What does it mean to assume the mantle of another language?
Literary translations can sometimes appear to mask this question. I’ve read many books in which the work of a translator is acknowledged only in the most discreet and parenthetical terms, disclosed in a brief inscription on the title page without any further explication.
Perhaps it’s thought that the existence of an original text and its glaring otherness might somehow unnerve us as readers; that we’re bound to worry about what’s been lost or transfigured in the process of a linguistic approximation.
The sense that there are insurmountable gaps between languages isn’t just a concern for readers. It’s also an obsession for writers, who, when translated, must face the prospect of relinquishing control over their own words. After Susan Sontag wrote The Volcano Lover (1992), she claimed to have checked, sentence by sentence, its translation in four different languages.
The labour of translation is often described as a sort of punishing and quixotic enterprise. In her essay, A Translator’s Monologue, Cynthia Ozick speaks of the need for the translator to adopt a false belief in his or her capacity to deliver the original text utterly intact and unadulterated.
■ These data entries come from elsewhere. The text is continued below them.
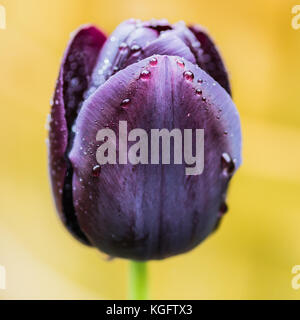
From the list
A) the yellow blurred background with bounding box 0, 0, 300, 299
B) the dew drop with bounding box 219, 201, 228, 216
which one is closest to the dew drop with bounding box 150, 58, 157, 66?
A: the dew drop with bounding box 219, 201, 228, 216

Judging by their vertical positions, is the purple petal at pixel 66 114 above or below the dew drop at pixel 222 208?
above

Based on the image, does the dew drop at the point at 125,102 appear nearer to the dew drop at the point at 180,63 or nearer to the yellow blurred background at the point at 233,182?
the dew drop at the point at 180,63

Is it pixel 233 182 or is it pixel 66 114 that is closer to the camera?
pixel 66 114

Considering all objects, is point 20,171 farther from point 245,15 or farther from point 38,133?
point 245,15

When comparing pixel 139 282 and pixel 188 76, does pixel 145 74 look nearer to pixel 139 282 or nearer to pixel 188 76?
pixel 188 76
Otherwise, she writes, “you will be in possession only of a fuzzy shadow and a cracked mirror”.
Which is always, to some extent, what you will end up with anyway.
Jhumpa Lahiri’s recent memoir, In Other Words (2016), promotes an alternative response to the opacity of foreign tongues. By her account, difference is something to neither to conceal nor circumvent; it’s a source of ecstatic wonder.
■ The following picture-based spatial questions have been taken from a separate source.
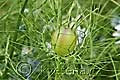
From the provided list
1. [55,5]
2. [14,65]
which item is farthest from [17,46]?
[55,5]

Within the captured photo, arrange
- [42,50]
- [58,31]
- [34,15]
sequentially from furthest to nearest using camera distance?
[34,15], [42,50], [58,31]

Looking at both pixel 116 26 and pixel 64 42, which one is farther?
pixel 116 26

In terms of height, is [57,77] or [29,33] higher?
[29,33]

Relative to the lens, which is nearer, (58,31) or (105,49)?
(58,31)

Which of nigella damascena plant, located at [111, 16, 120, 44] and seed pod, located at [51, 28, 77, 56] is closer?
seed pod, located at [51, 28, 77, 56]

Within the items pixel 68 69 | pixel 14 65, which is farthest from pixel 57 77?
pixel 14 65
The memoir – a work of remarkable literary daring – loosely follows Lahiri’s quest to learn Italian and her relocation from Brooklyn to Rome. Lahiri sacrifices her precise, award winning skill with English to write entirely, fumblingly, in Italian.
This isn’t a traditional chronological account of her physical voyage. She’s far more interested in contemplating the act of writing itself, and specifically, her artistic desire to abscond from one language and find refuge in another.
Lahiri has never been a writer with a readily defined mother tongue. Reflecting on her childhood as the daughter of Indian emigrants to the United States, she recalls never feeling entirely at ease with either English or Bengali, having to constantly negotiate between the two.
“I know that my writing in Italian is something premature, reckless, always approximate,” she confesses. “I’d like to apologize. I’d like to explain the source of this impulse of mine.”
Here I’m not directly quoting the author, but more accurately, Ann Goldstein’s interpretation of her words into English. The original Italian prose is presented adjacent to its translation. The separation between the two becomes part of the aesthetic experience of reading.
The language is plainly advertised as mediated and indeterminate, first because of Lahiri’s provisional grasp of Italian, and then through the baldly displayed intervention of her translator.
Such disclosures of uncertainty correspond with Lahiri’s descriptions of linguistic infatuation. She fell in love with Italian before she could even understand it; it struck her as immediately familiar in spite of its impenetrable meaning.
In fact, the strangeness of the language is inextricable from its appeal. “If it were possible,” she muses, “to bridge the distance between me and Italian, I would stop writing in that language.”
This longing for imperfection means that the author effectively disavows her own poise. The fragility of her literacy may even be integral to the book’s stylistic character.
This isn’t to suggest that the prose is deficient. One can, however, detect a slightly constrained quality in its laconic sentences; the absence of rhetorical excess suggests a sense of nakedness.
All of this is complicated by the memoir’s status as a translation. I have no knowledge of Italian, and consequently, no ability to tell if the style I’m describing is indebted to the author’s professed limitations in that language. It might also be a by-product of Italian’s manipulation into English.
My encounter with In Other Words therefore hinges on a contradiction. Words that appear in their most basic form are also fraught with ambiguity. The familiar emerges as profoundly remote, a paradox echoed in the author’s explanation of her attraction to Italian in the first place.
These complexities draw attention to the powerful but tentative nature of all language. The rendering of consciousness and memory that it confers is neither neutral nor transparent. It offers us revelation only through the lens of the figurative. As Lahiri writes,
Language is the mirror, the principal metaphor. Because ultimately the meaning of a word, like that of a person, is boundless, ineffable.
The author’s relationship to language is deeply embedded with feelings of estrangement and elusiveness. Her recent path towards Italian is a continuation of that patterning. It reflects the journey of a writer without a home.